American engineers have created an algorithm that enables smartphones to understand what now looks a user and thereby more accurately interpret his voice commands. He compares the data with front and back cameras, and thereby calculates the point at which man looks at. This allows you to communicate through voice impersonal commands such as “what time this shop closes?”. Article with the description of the algorithm will be presented at the conference CHI 2020.
Voice assistants are quite strongly developed in recent years, but they still remain several fundamental problems, including weak work with the context. For example, they often do not understand the connection of the new team with the previous dialogue with the user, and also unable to work with pronouns. However, in daily conversation, people constantly use this form of guidance so she could do the voice assistants are more similar to humans.
To smartphone could understand what the user says in this case, it is necessary to use the data from the camera. The most obvious way of implementing this algorithm is simple to direct the camera at interesting subject matter, so he was in the center of the frame. But it makes use of a smartphone is unnatural, so the developers under the direction of Chris Harrison (Chris Harrison) from the University Carnegie Mellon has offered to simultaneously use cameras with both sides to determine the direction of gaze of the person, not forcing him to accurately direct the smartphone.
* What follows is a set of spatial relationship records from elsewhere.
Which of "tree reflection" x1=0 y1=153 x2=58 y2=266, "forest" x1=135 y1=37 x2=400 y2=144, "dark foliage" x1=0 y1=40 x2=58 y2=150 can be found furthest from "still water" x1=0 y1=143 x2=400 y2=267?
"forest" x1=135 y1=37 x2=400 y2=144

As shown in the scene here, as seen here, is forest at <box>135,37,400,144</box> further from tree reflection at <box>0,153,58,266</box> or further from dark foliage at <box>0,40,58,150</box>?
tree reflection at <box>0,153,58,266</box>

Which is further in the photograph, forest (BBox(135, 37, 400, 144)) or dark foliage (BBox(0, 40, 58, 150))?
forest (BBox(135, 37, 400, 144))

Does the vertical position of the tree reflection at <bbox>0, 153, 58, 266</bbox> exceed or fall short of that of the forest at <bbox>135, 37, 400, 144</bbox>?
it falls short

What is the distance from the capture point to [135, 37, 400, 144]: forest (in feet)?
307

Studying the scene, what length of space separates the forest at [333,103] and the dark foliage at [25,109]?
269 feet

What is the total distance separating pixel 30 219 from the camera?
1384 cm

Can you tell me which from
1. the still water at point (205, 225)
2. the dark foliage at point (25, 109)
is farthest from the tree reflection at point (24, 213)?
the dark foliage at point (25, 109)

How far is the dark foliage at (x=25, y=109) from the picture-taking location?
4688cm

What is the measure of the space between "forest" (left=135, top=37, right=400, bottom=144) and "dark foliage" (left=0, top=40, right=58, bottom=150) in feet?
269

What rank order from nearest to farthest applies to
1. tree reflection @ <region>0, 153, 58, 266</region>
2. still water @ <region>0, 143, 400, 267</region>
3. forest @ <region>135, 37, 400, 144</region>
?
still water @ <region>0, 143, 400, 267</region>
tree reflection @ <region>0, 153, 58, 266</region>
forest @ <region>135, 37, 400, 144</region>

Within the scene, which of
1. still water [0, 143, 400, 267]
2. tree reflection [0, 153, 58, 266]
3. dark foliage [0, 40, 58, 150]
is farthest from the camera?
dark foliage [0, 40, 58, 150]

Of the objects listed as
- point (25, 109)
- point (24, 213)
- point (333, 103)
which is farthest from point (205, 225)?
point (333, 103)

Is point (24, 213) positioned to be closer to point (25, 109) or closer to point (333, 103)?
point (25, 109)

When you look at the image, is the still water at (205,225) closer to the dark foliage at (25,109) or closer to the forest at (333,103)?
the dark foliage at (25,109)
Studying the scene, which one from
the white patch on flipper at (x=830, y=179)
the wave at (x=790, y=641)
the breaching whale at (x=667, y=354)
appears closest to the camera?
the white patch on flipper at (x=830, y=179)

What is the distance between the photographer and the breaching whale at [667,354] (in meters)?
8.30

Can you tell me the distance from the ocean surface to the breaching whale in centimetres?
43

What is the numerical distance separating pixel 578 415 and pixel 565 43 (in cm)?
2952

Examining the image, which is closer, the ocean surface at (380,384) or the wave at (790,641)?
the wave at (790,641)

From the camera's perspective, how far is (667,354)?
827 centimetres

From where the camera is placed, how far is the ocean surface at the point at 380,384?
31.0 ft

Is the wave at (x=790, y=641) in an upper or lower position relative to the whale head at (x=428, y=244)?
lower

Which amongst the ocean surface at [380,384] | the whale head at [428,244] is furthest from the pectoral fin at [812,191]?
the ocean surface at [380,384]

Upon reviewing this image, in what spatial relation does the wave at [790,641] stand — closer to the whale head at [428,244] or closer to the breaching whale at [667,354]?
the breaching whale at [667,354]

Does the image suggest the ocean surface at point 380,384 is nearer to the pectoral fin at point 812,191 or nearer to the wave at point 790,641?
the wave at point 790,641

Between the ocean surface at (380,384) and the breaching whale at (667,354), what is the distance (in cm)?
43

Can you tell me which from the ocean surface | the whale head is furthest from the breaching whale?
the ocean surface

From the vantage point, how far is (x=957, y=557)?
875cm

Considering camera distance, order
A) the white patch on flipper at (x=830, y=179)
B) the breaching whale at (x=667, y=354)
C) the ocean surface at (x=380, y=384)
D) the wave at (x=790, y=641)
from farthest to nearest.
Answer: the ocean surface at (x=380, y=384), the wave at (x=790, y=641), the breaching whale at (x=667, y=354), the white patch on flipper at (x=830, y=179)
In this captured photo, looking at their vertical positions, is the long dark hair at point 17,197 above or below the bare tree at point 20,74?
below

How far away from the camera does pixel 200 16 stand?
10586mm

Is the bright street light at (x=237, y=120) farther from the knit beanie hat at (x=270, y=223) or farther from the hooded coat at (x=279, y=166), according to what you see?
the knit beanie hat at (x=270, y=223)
The authors have used an iPhone with iOS 13, because starting with this version, system allows to use two cameras. To recognize the direction the developers have used the API system for tracking head position. On its basis the program receives a vector with the direction of the head and knowing the parameters of both cameras, it carries data from the back camera.
The objects in these data recognize the built in iOS framework. The main limitation is that it only works with familiar objects, but the developers suggest that this can be solved with a single cloud-based database. The algorithm maps the vector with detected objects in front of the camera and ranks them on a range from him.
The program listens to user in search of the activation phrases, recognizing words with the built in system algorithm dictation. After the user said the activation phrase and the command, the program maps the index of the pronoun in the command objects and generates a final command in which pronouns are replaced by specific objects. Because the application is a demonstration of the method, it processes the command and read the response, but if you want a command can be given to the processing system voice assistant or even built into the system.
One of the three authors works at Apple, which recently filed a patent application on a similar method that allows you to specify commands with pronouns using the sight. In the application described different implementations of such a system, including a smart speaker with a built-in camera and a smartphone standing in the room.